Field Type Description
speaker_map object speaker_label → {matched_id, matched_name, similarity, embedding_key} mapping; reflects the diarization model's voiceprint match result and does not change when segments are manually corrected
unique_speakers array[string] Deduplicated list of speaker names, recalculated from the persisted segments[].speaker_name values to reflect the latest manual corrections
artifacts object Optional artifact manifest for stable / optional / experimental artifacts; clients must tolerate it being absent

GET /api/export/{tr_id}

Query format=srt | txt | json. Returns the file as a download.

Voiceprint library

GET    /api/voiceprints
POST   /api/voiceprints/enroll
PUT    /api/voiceprints/{speaker_id}/name
DELETE /api/voiceprints/{speaker_id}

GET /api/voiceprints

[
  { "id": "spk_example_id", "name": "Alice",
    "sample_count": 3,
    "created_at": "2026-04-18T08:06:41.951819",
    "updated_at": "2026-04-18T09:17:02.113207" }
]

POST /api/voiceprints/enroll

Note (enroll idempotency): add_speaker now deduplicates by name — re-enrolling a speaker with the same name merges the new embedding into the existing record rather than creating a duplicate.

Pass speaker_id only when you intend to update that exact existing voiceprint.

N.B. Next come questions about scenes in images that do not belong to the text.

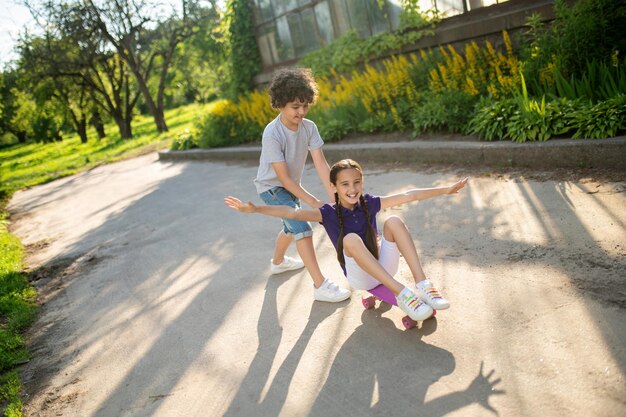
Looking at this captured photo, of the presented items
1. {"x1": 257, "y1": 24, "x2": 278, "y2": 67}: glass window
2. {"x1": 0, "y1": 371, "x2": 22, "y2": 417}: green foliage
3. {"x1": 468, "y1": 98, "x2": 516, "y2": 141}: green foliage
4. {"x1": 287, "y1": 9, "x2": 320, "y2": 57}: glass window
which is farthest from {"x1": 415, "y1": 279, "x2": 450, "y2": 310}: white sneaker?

If the supplied speaker_id is well-formed but not found, the endpoint does not 404; it falls back to the create/name-dedup path.

Form fields:

Field Required Description
tr_id Transcription id, matches result.id
speaker_label Must be the raw SPEAKER_XX label, not the display name
speaker_name Display name, e.g. "Alice"
speaker_id Explicit update target. If this id exists, the endpoint updates that voiceprint and returns action: "updated". If omitted, or if the id is well-formed but not found, the endpoint takes the create path, which may still merge into an existing same-name record via add_speaker() dedup. Format must match ^spk_[A-Za-z0-9_-]{1,64}$ (e.g. spk_example_id); returns 422 if invalid.

Response:

{ "action": "created | updated", "speaker_id": "spk_..." }

Example:

curl -X POST http://localhost:8780/api/voiceprints/enroll \
     -H "Authorization: Bearer $API_KEY" \
     -F "tr_id=tr_example_id" \
     -F "speaker_label=SPEAKER_00" \
     -F "speaker_name=Alice"

POST /api/voiceprints/rebuild-cohort

Rebuilds the AS-norm impostor cohort matrix from all existing transcriptions. Manual rebuilds are still supported, but 0.7.1 also has automatic cohort loading and refresh.

Response:

{ "cohort_size": 313, "skipped": 2, "saved_to": "/data/transcriptions/asnorm_cohort.npy" }

skipped — number of transcriptions whose embedding files could not be loaded (corrupt or missing .npy).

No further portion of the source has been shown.